-- start SUPPLIED RECORDS --
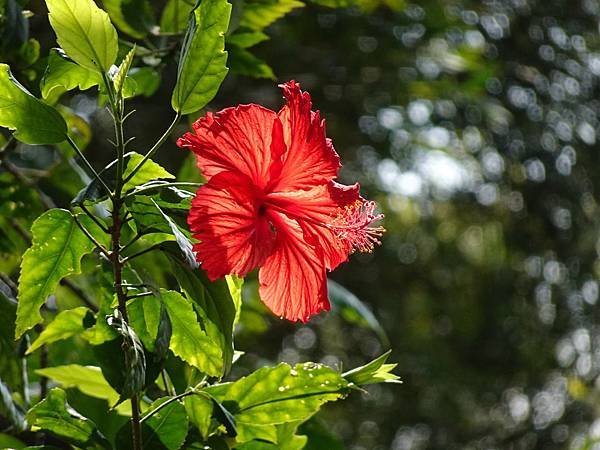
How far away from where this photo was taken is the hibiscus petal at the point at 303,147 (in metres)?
0.75

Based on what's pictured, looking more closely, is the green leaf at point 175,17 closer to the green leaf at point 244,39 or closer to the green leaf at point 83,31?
the green leaf at point 244,39

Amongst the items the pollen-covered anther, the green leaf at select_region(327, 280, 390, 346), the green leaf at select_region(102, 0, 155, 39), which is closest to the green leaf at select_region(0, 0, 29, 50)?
the green leaf at select_region(102, 0, 155, 39)

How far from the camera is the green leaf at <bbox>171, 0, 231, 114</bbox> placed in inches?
28.5

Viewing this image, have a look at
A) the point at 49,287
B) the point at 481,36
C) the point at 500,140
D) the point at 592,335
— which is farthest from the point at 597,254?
the point at 49,287

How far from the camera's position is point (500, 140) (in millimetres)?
3678

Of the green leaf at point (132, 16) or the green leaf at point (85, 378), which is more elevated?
the green leaf at point (132, 16)

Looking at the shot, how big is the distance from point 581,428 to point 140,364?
3.52 meters

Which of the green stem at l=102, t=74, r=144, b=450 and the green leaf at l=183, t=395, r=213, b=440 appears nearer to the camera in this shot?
the green stem at l=102, t=74, r=144, b=450

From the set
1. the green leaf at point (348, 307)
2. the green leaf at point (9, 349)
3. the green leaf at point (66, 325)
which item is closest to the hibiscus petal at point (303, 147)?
the green leaf at point (66, 325)

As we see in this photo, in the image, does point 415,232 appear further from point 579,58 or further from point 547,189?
point 579,58

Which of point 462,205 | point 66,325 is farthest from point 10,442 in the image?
point 462,205

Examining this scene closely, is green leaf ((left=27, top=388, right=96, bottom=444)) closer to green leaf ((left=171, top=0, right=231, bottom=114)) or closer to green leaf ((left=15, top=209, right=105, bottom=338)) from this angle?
green leaf ((left=15, top=209, right=105, bottom=338))

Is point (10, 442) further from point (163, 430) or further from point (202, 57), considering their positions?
point (202, 57)

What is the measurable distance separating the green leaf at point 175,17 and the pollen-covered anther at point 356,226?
44 centimetres
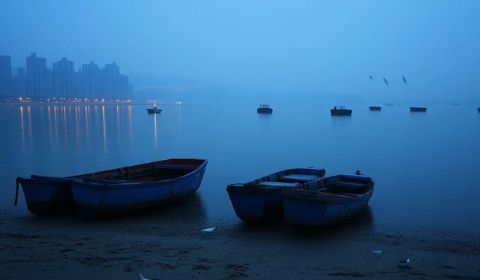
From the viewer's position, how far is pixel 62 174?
73.5ft

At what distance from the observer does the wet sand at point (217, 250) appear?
28.2ft

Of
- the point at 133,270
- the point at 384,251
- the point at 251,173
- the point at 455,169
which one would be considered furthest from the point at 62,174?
the point at 455,169

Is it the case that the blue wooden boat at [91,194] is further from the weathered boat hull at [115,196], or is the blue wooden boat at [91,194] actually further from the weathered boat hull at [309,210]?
the weathered boat hull at [309,210]

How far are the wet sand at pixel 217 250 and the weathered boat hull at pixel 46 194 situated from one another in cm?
31

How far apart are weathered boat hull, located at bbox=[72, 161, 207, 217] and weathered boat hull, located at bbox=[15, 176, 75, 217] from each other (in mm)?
500

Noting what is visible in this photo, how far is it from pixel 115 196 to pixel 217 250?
3631 mm

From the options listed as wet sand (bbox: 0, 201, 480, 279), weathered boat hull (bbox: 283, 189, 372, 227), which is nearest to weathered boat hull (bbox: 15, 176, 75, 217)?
wet sand (bbox: 0, 201, 480, 279)

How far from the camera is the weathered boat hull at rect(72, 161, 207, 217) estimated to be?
1197 centimetres

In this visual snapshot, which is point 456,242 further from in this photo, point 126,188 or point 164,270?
point 126,188

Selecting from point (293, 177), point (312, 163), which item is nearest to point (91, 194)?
point (293, 177)

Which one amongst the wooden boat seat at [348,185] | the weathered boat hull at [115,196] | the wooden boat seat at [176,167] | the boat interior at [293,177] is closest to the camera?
the weathered boat hull at [115,196]

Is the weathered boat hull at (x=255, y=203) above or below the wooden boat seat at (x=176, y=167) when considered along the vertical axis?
below

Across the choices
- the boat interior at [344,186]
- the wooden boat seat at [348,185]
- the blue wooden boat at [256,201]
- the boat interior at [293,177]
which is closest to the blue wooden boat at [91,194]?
the blue wooden boat at [256,201]

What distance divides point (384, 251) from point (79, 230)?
7.44 m
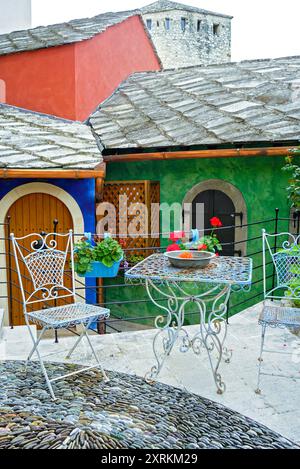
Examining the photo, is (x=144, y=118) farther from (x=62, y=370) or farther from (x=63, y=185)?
(x=62, y=370)

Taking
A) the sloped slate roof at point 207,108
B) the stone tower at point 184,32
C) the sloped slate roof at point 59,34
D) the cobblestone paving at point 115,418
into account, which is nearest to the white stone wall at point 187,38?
the stone tower at point 184,32

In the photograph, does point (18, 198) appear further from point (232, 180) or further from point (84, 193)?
point (232, 180)

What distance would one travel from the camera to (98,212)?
7930mm

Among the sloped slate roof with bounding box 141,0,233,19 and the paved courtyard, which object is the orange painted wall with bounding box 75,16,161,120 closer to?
the paved courtyard

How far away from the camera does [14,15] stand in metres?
13.0

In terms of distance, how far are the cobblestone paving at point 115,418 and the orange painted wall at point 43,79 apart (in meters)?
6.80

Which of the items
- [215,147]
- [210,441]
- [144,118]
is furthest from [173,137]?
[210,441]

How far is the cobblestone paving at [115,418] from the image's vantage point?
115 inches

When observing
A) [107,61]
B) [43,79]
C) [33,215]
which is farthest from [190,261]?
[107,61]

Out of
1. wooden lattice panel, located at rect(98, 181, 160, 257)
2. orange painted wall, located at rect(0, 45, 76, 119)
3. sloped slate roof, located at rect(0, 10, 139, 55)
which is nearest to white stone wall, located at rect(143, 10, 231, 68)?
sloped slate roof, located at rect(0, 10, 139, 55)

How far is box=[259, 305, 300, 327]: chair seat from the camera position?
150 inches

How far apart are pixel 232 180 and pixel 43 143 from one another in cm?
322

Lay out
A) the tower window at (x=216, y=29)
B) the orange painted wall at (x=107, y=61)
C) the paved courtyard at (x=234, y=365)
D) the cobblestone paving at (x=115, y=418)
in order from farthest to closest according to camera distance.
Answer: the tower window at (x=216, y=29) → the orange painted wall at (x=107, y=61) → the paved courtyard at (x=234, y=365) → the cobblestone paving at (x=115, y=418)

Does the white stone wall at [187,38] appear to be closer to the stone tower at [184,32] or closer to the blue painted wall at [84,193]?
the stone tower at [184,32]
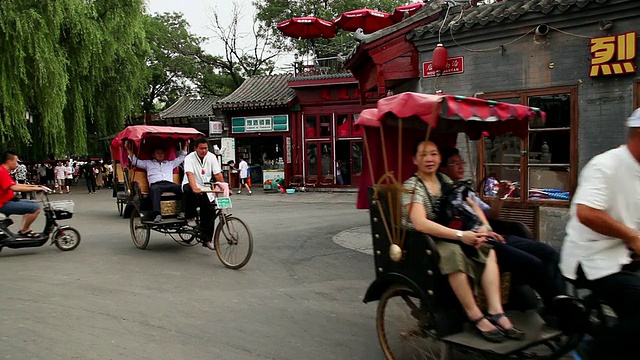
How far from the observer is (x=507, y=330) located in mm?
3418

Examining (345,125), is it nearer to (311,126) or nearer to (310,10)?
(311,126)

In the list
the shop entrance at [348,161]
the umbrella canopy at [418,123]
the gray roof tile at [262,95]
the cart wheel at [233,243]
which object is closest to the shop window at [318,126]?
the shop entrance at [348,161]

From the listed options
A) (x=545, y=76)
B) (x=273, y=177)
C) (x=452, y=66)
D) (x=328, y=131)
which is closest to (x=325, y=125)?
(x=328, y=131)

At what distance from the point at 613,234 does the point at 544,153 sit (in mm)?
5445

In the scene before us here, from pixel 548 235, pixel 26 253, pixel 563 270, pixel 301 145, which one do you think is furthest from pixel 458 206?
pixel 301 145

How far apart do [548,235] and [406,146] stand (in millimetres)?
4065

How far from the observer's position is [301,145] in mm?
24234

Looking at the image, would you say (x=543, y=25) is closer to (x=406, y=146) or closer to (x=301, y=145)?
(x=406, y=146)

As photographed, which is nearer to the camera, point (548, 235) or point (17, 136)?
point (548, 235)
-- end SUPPLIED RECORDS --
WHAT IS NEEDED
Give an exact copy of the material, leaving out every picture.

SOLUTION TO THE EXERCISE
How far away from where this photo was taken is the hibiscus petal at the point at 303,147 (in metres)?
0.75

Based on what's pictured, looking more closely, is the green leaf at point 175,17 closer to the green leaf at point 244,39 or closer to the green leaf at point 83,31?
the green leaf at point 244,39

Amongst the items the pollen-covered anther, the green leaf at select_region(327, 280, 390, 346), the green leaf at select_region(102, 0, 155, 39), which is closest to the green leaf at select_region(0, 0, 29, 50)?
the green leaf at select_region(102, 0, 155, 39)

How far from the camera is the green leaf at <bbox>171, 0, 231, 114</bbox> placed in inches?
28.5

Viewing this image, have a look at
A) the point at 49,287
B) the point at 481,36
C) the point at 500,140
D) the point at 592,335
— which is farthest from the point at 597,254?
the point at 49,287

How far from the camera's position is point (500, 140) (in millimetres)?
3678

Of the green leaf at point (132, 16) or the green leaf at point (85, 378), which is more elevated?
the green leaf at point (132, 16)

Looking at the shot, how big is the distance from point 581,428 to point 140,364?
3.52 meters

Which of the green stem at l=102, t=74, r=144, b=450 and the green leaf at l=183, t=395, r=213, b=440 appears nearer to the camera in this shot?
the green stem at l=102, t=74, r=144, b=450

From the set
1. the green leaf at point (348, 307)
2. the green leaf at point (9, 349)
3. the green leaf at point (66, 325)
which item is closest to the hibiscus petal at point (303, 147)?
the green leaf at point (66, 325)

As we see in this photo, in the image, does point 415,232 appear further from point 579,58 or further from point 547,189?
point 579,58

Which of point 462,205 | point 66,325 is farthest from point 10,442 in the image?
point 462,205

Examining this scene closely, is green leaf ((left=27, top=388, right=96, bottom=444)) closer to green leaf ((left=171, top=0, right=231, bottom=114)) or closer to green leaf ((left=15, top=209, right=105, bottom=338)) from this angle?
green leaf ((left=15, top=209, right=105, bottom=338))

Is point (10, 442) further from point (163, 430) or further from point (202, 57), considering their positions?
point (202, 57)

What is the measurable distance separating the green leaf at point 175,17 and the pollen-covered anther at point 356,226?
44 centimetres
From the viewer's position, how far is pixel 62 174?
73.5ft

At what distance from the observer does the wet sand at point (217, 250) appear?
28.2ft

Of
- the point at 133,270
- the point at 384,251
- the point at 251,173
- the point at 455,169
which one would be considered furthest from the point at 62,174?
the point at 455,169

Is it the case that the blue wooden boat at [91,194] is further from the weathered boat hull at [115,196], or is the blue wooden boat at [91,194] actually further from the weathered boat hull at [309,210]?
the weathered boat hull at [309,210]

How far are the wet sand at pixel 217 250 and the weathered boat hull at pixel 46 194 situated from one another in cm?
31

How far apart are weathered boat hull, located at bbox=[72, 161, 207, 217] and weathered boat hull, located at bbox=[15, 176, 75, 217] from each other (in mm)?
500

Noting what is visible in this photo, how far is it from pixel 115 196 to pixel 217 250?
3631 mm

From the options listed as wet sand (bbox: 0, 201, 480, 279), weathered boat hull (bbox: 283, 189, 372, 227), which is nearest to weathered boat hull (bbox: 15, 176, 75, 217)?
wet sand (bbox: 0, 201, 480, 279)

How far from the camera is the weathered boat hull at rect(72, 161, 207, 217) estimated to be?
1197 centimetres

In this visual snapshot, which is point 456,242 further from in this photo, point 126,188 or point 164,270?
point 126,188

Selecting from point (293, 177), point (312, 163), which item is nearest to point (91, 194)?
point (293, 177)

Which one amongst the wooden boat seat at [348,185] | the weathered boat hull at [115,196] | the wooden boat seat at [176,167] | the boat interior at [293,177] is closest to the camera?
the weathered boat hull at [115,196]

Is the weathered boat hull at (x=255, y=203) above or below the wooden boat seat at (x=176, y=167) when considered along the vertical axis?
below

Across the choices
- the boat interior at [344,186]
- the wooden boat seat at [348,185]
- the blue wooden boat at [256,201]
- the boat interior at [293,177]
which is closest to the blue wooden boat at [91,194]?
the blue wooden boat at [256,201]

What distance divides point (384, 251) from point (79, 230)?
7.44 m
Examining the photo, is (x=144, y=118) farther from (x=62, y=370) or farther from (x=63, y=185)?
(x=62, y=370)

Taking
A) the sloped slate roof at point 207,108
B) the stone tower at point 184,32
C) the sloped slate roof at point 59,34
D) the cobblestone paving at point 115,418
into account, which is nearest to the white stone wall at point 187,38?
the stone tower at point 184,32

In the photograph, does point (18, 198) appear further from point (232, 180) or further from point (84, 193)?
point (232, 180)

What distance would one travel from the camera to (98,212)?
7930mm

Among the sloped slate roof with bounding box 141,0,233,19 and the paved courtyard, which object is the orange painted wall with bounding box 75,16,161,120 closer to?
the paved courtyard

How far away from the camera does [14,15] stand in metres?
13.0

In terms of distance, how far are the cobblestone paving at point 115,418 and the orange painted wall at point 43,79 apart (in meters)?
6.80

Which of the items
- [215,147]
- [210,441]
- [144,118]
is furthest from [173,137]?
[210,441]

How far is the cobblestone paving at [115,418] from the image's vantage point?
115 inches

When observing
A) [107,61]
B) [43,79]
C) [33,215]
which is farthest from [190,261]?
[107,61]

Out of
1. wooden lattice panel, located at rect(98, 181, 160, 257)
2. orange painted wall, located at rect(0, 45, 76, 119)
3. sloped slate roof, located at rect(0, 10, 139, 55)
which is nearest to white stone wall, located at rect(143, 10, 231, 68)?
sloped slate roof, located at rect(0, 10, 139, 55)

How far is box=[259, 305, 300, 327]: chair seat from the camera position?
150 inches

How far apart are pixel 232 180 and pixel 43 143 from one another in cm?
322

Lay out
A) the tower window at (x=216, y=29)
B) the orange painted wall at (x=107, y=61)
C) the paved courtyard at (x=234, y=365)
D) the cobblestone paving at (x=115, y=418)
in order from farthest to closest according to camera distance.
Answer: the tower window at (x=216, y=29) → the orange painted wall at (x=107, y=61) → the paved courtyard at (x=234, y=365) → the cobblestone paving at (x=115, y=418)

Does the white stone wall at [187,38] appear to be closer to the stone tower at [184,32] or closer to the blue painted wall at [84,193]?
the stone tower at [184,32]
How far from the observer is (x=507, y=330) located in mm?
3418

Examining (345,125), is it nearer to (311,126) or nearer to (310,10)?
(311,126)

In the list
the shop entrance at [348,161]
the umbrella canopy at [418,123]
the gray roof tile at [262,95]
the cart wheel at [233,243]
which object is closest to the shop window at [318,126]?
the shop entrance at [348,161]

From the listed options
A) (x=545, y=76)
B) (x=273, y=177)
C) (x=452, y=66)
D) (x=328, y=131)
which is closest to (x=325, y=125)?
(x=328, y=131)

At what distance from the point at 613,234 does the point at 544,153 sit (in mm)?
5445

In the scene before us here, from pixel 548 235, pixel 26 253, pixel 563 270, pixel 301 145, which one do you think is furthest from pixel 458 206?
pixel 301 145

How far apart do [548,235] and [406,146] stand (in millimetres)?
4065

How far from the observer's position is [301,145] in mm?
24234

Looking at the image, would you say (x=543, y=25) is closer to (x=406, y=146) or closer to (x=301, y=145)?
(x=406, y=146)

As photographed, which is nearer to the camera, point (548, 235) or point (17, 136)?
point (548, 235)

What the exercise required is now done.